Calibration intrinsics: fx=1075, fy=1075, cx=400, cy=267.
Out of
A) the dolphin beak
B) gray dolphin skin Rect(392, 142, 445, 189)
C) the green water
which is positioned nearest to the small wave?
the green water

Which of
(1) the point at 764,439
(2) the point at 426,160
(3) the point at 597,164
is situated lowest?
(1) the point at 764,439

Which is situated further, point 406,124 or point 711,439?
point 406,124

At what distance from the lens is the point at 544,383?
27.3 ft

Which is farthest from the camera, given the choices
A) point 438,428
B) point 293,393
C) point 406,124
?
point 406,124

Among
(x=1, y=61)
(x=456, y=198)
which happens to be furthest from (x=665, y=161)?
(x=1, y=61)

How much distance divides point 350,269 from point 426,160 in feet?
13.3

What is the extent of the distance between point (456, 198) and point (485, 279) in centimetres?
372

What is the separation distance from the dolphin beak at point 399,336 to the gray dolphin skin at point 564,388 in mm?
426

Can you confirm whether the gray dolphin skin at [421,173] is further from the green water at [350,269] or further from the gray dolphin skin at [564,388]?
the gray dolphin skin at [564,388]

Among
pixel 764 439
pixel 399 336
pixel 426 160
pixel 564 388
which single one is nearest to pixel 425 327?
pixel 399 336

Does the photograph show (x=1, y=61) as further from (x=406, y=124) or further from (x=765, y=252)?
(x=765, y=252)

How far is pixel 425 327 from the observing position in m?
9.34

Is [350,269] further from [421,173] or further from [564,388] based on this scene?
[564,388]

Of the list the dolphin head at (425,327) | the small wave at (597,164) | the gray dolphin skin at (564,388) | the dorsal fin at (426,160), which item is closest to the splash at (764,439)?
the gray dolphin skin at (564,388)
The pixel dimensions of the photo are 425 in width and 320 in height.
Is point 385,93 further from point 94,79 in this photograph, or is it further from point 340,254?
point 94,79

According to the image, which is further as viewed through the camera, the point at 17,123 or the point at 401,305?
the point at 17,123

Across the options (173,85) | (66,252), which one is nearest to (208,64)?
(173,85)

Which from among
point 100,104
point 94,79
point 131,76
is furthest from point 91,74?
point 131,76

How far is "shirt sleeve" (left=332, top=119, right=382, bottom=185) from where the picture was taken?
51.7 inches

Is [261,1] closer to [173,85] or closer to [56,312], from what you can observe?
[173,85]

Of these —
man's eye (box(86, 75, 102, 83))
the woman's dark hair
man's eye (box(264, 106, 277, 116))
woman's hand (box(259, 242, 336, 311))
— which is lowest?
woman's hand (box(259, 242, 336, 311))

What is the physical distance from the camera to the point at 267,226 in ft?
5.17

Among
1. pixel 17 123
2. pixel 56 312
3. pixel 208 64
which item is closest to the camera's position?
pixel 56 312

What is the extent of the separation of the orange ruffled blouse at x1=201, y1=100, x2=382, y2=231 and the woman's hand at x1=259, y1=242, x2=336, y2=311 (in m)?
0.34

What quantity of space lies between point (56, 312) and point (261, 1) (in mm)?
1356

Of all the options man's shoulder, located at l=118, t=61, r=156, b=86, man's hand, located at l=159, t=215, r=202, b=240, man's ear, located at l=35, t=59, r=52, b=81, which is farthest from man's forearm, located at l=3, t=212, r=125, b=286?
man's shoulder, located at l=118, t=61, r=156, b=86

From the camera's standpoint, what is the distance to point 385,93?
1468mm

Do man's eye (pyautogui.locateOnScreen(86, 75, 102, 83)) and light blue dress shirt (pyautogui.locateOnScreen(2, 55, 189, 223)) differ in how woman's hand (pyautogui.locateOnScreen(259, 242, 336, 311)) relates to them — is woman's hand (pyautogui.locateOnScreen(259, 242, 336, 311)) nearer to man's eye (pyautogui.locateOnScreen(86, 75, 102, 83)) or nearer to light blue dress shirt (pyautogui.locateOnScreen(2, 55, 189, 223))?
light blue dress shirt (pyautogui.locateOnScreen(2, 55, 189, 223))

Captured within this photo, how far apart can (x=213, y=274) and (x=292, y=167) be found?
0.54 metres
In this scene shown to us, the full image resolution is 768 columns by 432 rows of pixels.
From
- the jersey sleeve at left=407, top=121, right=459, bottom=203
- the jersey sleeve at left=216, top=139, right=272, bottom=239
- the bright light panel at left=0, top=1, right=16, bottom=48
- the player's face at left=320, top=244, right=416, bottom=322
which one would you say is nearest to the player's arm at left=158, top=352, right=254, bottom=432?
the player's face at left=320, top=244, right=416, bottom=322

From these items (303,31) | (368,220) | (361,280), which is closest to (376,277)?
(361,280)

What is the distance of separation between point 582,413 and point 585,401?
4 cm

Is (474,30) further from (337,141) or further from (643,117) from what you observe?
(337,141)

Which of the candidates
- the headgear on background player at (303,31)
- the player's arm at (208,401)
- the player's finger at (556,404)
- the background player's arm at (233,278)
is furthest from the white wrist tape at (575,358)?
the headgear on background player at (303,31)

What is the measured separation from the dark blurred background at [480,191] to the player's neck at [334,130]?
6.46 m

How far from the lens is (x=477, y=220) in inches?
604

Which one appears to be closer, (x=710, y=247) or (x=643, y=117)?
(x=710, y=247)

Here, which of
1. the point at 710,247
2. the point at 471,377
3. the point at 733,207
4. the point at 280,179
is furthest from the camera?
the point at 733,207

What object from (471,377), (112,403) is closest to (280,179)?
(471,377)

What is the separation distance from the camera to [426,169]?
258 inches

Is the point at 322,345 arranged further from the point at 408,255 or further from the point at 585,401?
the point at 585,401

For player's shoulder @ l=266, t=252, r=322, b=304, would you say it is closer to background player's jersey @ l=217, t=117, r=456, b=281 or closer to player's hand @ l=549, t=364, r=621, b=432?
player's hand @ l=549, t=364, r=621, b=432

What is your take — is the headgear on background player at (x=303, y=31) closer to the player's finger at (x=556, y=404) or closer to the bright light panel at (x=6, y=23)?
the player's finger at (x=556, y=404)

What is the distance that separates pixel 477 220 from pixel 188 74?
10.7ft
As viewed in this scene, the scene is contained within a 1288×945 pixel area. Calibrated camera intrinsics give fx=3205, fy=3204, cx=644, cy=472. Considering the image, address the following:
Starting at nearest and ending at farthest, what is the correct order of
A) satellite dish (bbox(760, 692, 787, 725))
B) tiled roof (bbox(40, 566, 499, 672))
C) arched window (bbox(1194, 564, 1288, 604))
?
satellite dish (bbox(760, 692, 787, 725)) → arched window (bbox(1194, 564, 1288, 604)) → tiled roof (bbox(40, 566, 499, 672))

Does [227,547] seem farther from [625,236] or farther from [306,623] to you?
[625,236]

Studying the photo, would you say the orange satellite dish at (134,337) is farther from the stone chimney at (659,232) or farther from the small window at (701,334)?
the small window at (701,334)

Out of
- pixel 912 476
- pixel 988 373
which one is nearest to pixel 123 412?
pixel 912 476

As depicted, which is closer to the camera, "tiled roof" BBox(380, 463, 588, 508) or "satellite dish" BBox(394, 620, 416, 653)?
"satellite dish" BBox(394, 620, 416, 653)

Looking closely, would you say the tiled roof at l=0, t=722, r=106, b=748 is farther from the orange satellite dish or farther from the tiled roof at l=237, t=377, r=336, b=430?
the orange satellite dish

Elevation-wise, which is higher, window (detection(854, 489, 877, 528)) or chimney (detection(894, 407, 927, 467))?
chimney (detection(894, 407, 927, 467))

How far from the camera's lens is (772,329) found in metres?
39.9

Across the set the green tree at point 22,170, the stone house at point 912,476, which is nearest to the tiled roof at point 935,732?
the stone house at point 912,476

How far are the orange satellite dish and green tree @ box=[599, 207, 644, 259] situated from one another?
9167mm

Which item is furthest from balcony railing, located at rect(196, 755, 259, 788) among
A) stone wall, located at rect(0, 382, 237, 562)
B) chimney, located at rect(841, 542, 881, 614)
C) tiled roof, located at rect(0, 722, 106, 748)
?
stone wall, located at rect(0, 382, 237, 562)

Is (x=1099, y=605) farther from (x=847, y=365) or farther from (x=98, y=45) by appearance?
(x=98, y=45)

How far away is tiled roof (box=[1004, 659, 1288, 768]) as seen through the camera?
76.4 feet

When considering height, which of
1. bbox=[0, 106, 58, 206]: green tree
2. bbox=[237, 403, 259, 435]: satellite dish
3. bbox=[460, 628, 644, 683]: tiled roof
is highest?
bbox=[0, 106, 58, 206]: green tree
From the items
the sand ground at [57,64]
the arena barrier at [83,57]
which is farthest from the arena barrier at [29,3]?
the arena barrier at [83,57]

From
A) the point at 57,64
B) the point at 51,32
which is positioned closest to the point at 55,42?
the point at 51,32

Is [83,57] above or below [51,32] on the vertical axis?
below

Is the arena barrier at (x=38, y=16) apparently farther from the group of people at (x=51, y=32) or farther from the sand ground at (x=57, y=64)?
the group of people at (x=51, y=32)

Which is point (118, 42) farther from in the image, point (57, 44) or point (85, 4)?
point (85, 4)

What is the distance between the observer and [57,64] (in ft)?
══════════════════════════════
WHAT THE TASK REQUIRES:
Please retype, exactly as written, every line from the line containing "Which item is furthest" through the last line of the records above, including both of those lines, and nothing else.

WRITTEN RESPONSE:
Which item is furthest from balcony railing, located at rect(196, 755, 259, 788) among
A) stone wall, located at rect(0, 382, 237, 562)
B) chimney, located at rect(841, 542, 881, 614)
C) tiled roof, located at rect(0, 722, 106, 748)
?
stone wall, located at rect(0, 382, 237, 562)

Is (x=1099, y=605) farther from (x=847, y=365) or farther from (x=98, y=45) by appearance?
(x=98, y=45)

How far away is tiled roof (box=[1004, 659, 1288, 768]) as seen through the camera?
76.4 feet

When considering height, which of
1. bbox=[0, 106, 58, 206]: green tree
2. bbox=[237, 403, 259, 435]: satellite dish
3. bbox=[460, 628, 644, 683]: tiled roof
is highest?
bbox=[0, 106, 58, 206]: green tree
From the items
the sand ground at [57,64]
the arena barrier at [83,57]
which is farthest from the arena barrier at [29,3]?
the arena barrier at [83,57]

From
A) the point at 57,64
B) the point at 51,32
which is positioned closest to the point at 55,42?
the point at 51,32

Is [83,57] above or below [51,32] on the vertical axis?
below

Is the arena barrier at (x=38, y=16) apparently farther from the group of people at (x=51, y=32) or farther from the sand ground at (x=57, y=64)?
the group of people at (x=51, y=32)

Which is point (118, 42) farther from in the image, point (57, 44) or point (85, 4)?
point (85, 4)

What is the distance between the observer and [57,64] (in ft)?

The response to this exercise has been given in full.